* **WHAT THE TASK ASKS**: Copy the material word for word, everything from the line containing "Is (x=236, y=585)" down to the line containing "Which is nearer", both lines included.
==== DATASET CONTENT
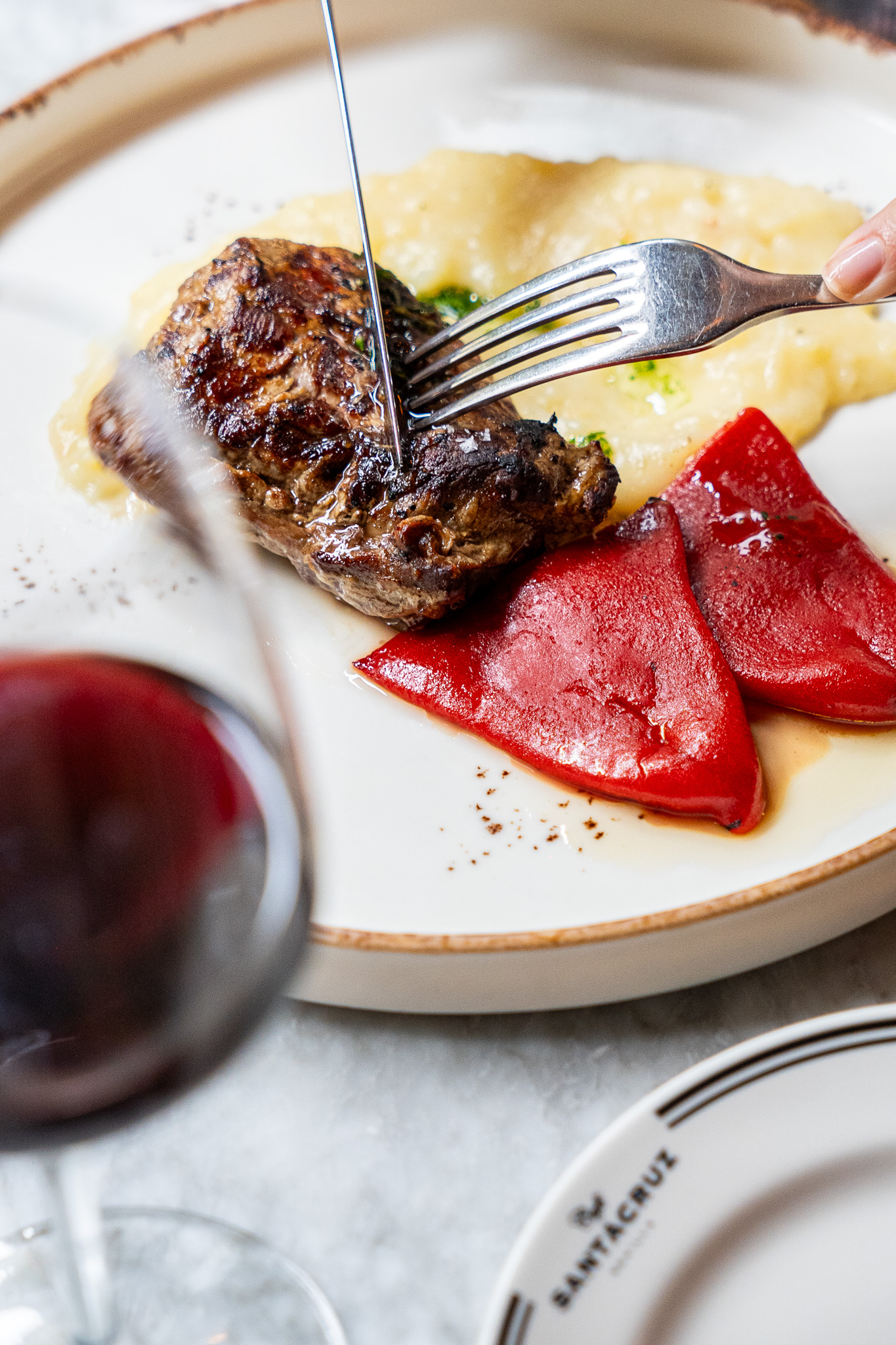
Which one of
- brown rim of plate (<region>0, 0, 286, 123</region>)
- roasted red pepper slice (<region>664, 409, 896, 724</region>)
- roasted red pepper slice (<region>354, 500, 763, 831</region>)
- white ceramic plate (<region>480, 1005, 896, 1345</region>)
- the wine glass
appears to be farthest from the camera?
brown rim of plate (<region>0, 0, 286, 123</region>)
========
==== DATASET CONTENT
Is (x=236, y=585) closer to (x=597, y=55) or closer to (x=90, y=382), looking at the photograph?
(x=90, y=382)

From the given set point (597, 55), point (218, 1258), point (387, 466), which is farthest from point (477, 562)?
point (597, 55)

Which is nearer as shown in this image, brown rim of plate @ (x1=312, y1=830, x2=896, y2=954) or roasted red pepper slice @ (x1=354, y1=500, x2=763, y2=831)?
========
* **SOLVED EXERCISE**:
Is (x=236, y=585) closer to (x=597, y=55) or closer to (x=90, y=382), looking at the photograph?
(x=90, y=382)

From the given set point (597, 55), point (218, 1258), point (387, 466), which is farthest from point (477, 562)?
point (597, 55)

Which is nearer as shown in this image, brown rim of plate @ (x1=312, y1=830, x2=896, y2=954) or roasted red pepper slice @ (x1=354, y1=500, x2=763, y2=831)?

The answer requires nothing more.